- 国土交通省に属する特別の機関であり、日本国内の測量や地図作成、地理空間情報の整備を一手に担う組織。
- 国家の測量基準点である三角点や水準点を管理し、正確な地形図の発行や地殻変動の監視を行う。
- 「地理院地図」を通じて、デジタル化された最新の地理情報や防災情報を一般に広く提供している。
解説
国土地理院は、日本の国土の正確な姿を記録し、それを地図として提供する重要な役割を担っています。測量の基準となる「三角点」や「水準点」を全国に設置・管理しており、これによって日本中のあらゆる場所の正確な位置や高さが決定されます。私たちが普段利用する地図やカーナビゲーションのデータも、この国土地理院による正確な測量データが基礎となっています。
近年では、従来の紙の地形図に加えて「電子版」の普及に力を入れています。

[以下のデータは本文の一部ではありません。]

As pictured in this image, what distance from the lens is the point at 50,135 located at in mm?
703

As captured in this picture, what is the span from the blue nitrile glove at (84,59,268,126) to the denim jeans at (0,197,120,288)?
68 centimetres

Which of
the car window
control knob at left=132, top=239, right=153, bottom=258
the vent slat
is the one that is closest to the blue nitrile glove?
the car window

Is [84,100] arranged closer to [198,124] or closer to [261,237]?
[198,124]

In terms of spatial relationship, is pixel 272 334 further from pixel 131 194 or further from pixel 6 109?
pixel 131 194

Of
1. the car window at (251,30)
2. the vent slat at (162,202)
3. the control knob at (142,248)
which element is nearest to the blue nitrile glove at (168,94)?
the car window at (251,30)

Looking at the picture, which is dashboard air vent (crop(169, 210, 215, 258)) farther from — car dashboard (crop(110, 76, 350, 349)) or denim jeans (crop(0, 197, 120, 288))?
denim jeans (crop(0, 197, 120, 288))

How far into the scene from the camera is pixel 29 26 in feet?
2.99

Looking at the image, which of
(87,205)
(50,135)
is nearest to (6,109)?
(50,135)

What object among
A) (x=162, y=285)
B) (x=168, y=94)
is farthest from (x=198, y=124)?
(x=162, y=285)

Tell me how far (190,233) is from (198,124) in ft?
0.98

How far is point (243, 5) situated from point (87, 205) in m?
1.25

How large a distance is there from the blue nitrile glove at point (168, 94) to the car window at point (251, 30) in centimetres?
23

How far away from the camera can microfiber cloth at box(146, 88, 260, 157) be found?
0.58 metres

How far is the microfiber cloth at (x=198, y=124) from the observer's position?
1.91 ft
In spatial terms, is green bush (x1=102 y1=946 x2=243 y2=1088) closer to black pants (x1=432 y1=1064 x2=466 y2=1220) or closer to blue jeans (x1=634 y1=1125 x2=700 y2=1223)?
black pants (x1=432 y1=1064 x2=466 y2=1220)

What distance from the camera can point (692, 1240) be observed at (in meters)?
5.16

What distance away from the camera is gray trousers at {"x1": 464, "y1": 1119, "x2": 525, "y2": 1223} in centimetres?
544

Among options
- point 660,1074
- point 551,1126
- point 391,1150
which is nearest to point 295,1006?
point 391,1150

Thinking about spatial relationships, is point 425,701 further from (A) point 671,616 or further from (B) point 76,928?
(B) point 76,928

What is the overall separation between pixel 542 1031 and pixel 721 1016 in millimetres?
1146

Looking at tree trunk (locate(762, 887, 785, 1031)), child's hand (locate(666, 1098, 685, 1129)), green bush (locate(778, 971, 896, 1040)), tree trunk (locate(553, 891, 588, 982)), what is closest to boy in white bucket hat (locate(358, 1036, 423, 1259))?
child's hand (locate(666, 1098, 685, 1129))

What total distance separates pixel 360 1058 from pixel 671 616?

電子版の地形図は、タブレット端末等での閲覧や拡大・縮小が自由に行えるだけでなく、新しい道路の開通といった最新情報が迅速に反映されるという利点があります。また、特定の情報(標高や土地の成り立ちなど)を選択して重ねて表示したり、必要な箇所だけを印刷したりすることも可能で、教育現場や災害対策など幅広い分野で活用されています。
コラム
地形図の読解は地理学習の基本です。例えば、2万5千分の1地形図において、図上の正方形の1辺が2cmであれば、実際の長さは500m(2cm × 25,000 = 50,000cm)となります。この場合、実際の面積は0.25平方キロメートル(500m × 500m)と計算できます。
また、地形図からは方位や傾斜の急緩を読み取ることも可能です。等高線の間隔が狭いほど傾斜が急であることを示し、広いほど平坦であることを意味します。国土地理院はこれらの地形情報の提供に加え、全国に設置された電子基準点を用いて数ミリ単位の地殻変動を24時間体制で監視しており、地震や火山活動の予測・分析に欠かせないデータを提供しています。